◆ **Goal of the exercise**: Copy out every one of the lines below, word for word.

(Data extracted from a collection)
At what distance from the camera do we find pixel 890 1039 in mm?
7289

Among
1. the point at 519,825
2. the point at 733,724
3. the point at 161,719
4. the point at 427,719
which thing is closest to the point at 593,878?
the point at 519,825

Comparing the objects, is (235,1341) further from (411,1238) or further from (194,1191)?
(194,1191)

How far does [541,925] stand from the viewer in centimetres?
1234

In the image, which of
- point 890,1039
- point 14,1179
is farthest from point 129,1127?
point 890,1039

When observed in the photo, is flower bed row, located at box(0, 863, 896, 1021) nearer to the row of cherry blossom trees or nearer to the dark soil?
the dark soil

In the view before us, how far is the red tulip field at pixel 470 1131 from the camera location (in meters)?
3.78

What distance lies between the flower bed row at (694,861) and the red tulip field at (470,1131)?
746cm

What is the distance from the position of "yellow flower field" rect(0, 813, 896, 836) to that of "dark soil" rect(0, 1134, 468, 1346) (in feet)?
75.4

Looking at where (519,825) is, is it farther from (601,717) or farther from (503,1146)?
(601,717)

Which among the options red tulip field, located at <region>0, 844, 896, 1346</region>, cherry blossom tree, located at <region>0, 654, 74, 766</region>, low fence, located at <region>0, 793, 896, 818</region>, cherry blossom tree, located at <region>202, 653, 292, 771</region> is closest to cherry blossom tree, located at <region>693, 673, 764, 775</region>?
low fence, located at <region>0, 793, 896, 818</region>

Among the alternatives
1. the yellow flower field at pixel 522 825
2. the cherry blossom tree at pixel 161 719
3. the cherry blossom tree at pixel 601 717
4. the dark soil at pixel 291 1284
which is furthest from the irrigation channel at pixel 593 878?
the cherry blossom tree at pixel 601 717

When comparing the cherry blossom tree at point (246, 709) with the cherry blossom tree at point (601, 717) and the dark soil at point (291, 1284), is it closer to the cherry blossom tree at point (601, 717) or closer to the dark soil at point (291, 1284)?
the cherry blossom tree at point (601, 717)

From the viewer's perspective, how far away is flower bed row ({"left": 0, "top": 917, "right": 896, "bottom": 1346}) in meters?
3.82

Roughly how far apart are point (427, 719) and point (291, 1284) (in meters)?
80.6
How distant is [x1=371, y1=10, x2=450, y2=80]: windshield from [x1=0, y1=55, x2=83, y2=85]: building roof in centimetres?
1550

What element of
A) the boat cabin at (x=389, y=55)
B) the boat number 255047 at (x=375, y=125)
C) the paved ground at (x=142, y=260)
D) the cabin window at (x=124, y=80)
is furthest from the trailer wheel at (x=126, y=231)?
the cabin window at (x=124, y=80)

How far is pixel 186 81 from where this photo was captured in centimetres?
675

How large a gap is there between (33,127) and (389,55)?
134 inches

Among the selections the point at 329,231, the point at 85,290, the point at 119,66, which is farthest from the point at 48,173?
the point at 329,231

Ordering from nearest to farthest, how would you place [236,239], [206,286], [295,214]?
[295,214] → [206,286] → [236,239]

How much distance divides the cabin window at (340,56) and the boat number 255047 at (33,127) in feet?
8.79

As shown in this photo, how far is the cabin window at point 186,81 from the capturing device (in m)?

◆ **Correct response**:
At what distance from the camera do we find pixel 890 1039 in mm?
7289

Among
1. the point at 519,825
2. the point at 733,724
3. the point at 161,719
4. the point at 427,719
which thing is closest to the point at 593,878?
the point at 519,825

Comparing the objects, is (235,1341) further from (411,1238) or further from (194,1191)?
(194,1191)

How far does [541,925] stand from the viewer in centimetres?
1234

In the image, which of
- point 890,1039
- point 14,1179
is farthest from point 129,1127?
point 890,1039

When observed in the photo, is flower bed row, located at box(0, 863, 896, 1021) nearer to the row of cherry blossom trees or nearer to the dark soil?
the dark soil

In the view before us, how far is the red tulip field at pixel 470 1131 from the camera location (in meters)?
3.78

What distance lies between the flower bed row at (694,861) and the red tulip field at (470,1131)?
746cm

What is the distance from the position of "yellow flower field" rect(0, 813, 896, 836) to that of "dark soil" rect(0, 1134, 468, 1346) (in feet)?
75.4

Looking at where (519,825) is, is it farther from (601,717) or farther from (503,1146)?
(601,717)

Which among the options red tulip field, located at <region>0, 844, 896, 1346</region>, cherry blossom tree, located at <region>0, 654, 74, 766</region>, low fence, located at <region>0, 793, 896, 818</region>, cherry blossom tree, located at <region>202, 653, 292, 771</region> is closest to cherry blossom tree, located at <region>693, 673, 764, 775</region>?
low fence, located at <region>0, 793, 896, 818</region>

Among the alternatives
1. the yellow flower field at pixel 522 825
2. the cherry blossom tree at pixel 161 719
3. the cherry blossom tree at pixel 601 717
4. the dark soil at pixel 291 1284
which is furthest from the irrigation channel at pixel 593 878?
the cherry blossom tree at pixel 601 717

When comparing the cherry blossom tree at point (246, 709) with the cherry blossom tree at point (601, 717) and the dark soil at point (291, 1284), is it closer to the cherry blossom tree at point (601, 717) or closer to the dark soil at point (291, 1284)?
the cherry blossom tree at point (601, 717)

From the viewer's perspective, how far away is flower bed row ({"left": 0, "top": 917, "right": 896, "bottom": 1346}) in meters?
3.82

Roughly how far apart are point (427, 719) and point (291, 1284) (in meters)?
80.6
How distant is [x1=371, y1=10, x2=450, y2=80]: windshield from [x1=0, y1=55, x2=83, y2=85]: building roof in centimetres?
1550

What element of
A) the boat cabin at (x=389, y=55)
B) the boat number 255047 at (x=375, y=125)
C) the paved ground at (x=142, y=260)
D) the cabin window at (x=124, y=80)
is furthest from the trailer wheel at (x=126, y=231)?
the cabin window at (x=124, y=80)

How far is pixel 186 81 from where this photo was captured in centimetres?
675

How large a gap is there between (33,127) and (389,55)?
134 inches

Among the selections the point at 329,231, the point at 85,290, the point at 119,66, which is farthest from the point at 48,173?
the point at 329,231

Ordering from nearest to farthest, how would you place [236,239], [206,286], [295,214]?
[295,214] → [206,286] → [236,239]

How much distance divides the cabin window at (340,56) and the boat number 255047 at (33,127) in feet?
8.79

As shown in this photo, how far is the cabin window at point 186,81 from the capturing device (in m)?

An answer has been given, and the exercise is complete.